*SUPPLIED MATERIAL:*
.....

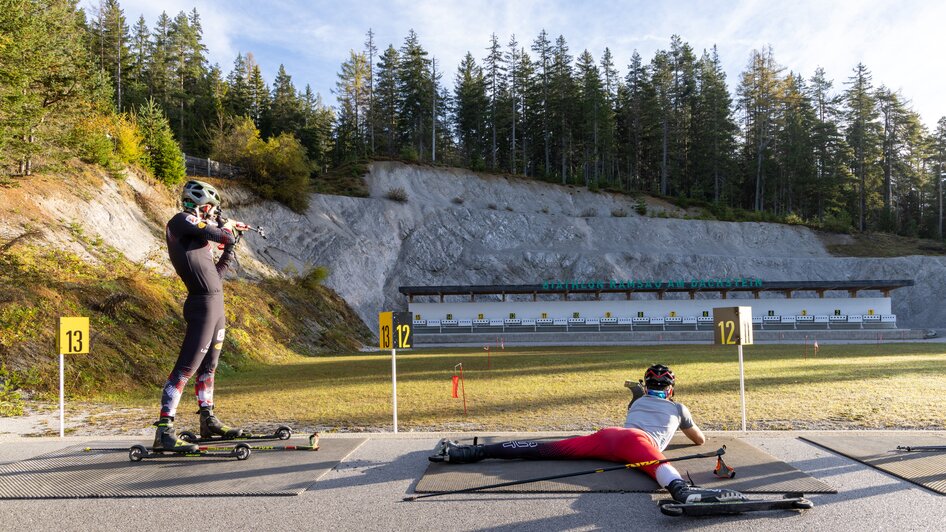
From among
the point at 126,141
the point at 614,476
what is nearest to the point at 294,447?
the point at 614,476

.....

Render the data above as a numbered list with one item per line. Skip any blank lines and leave out the pictures.

*RESPONSE:*
1. From among
2. the point at 126,141
3. the point at 614,476
4. what is nearest to the point at 294,447?
5. the point at 614,476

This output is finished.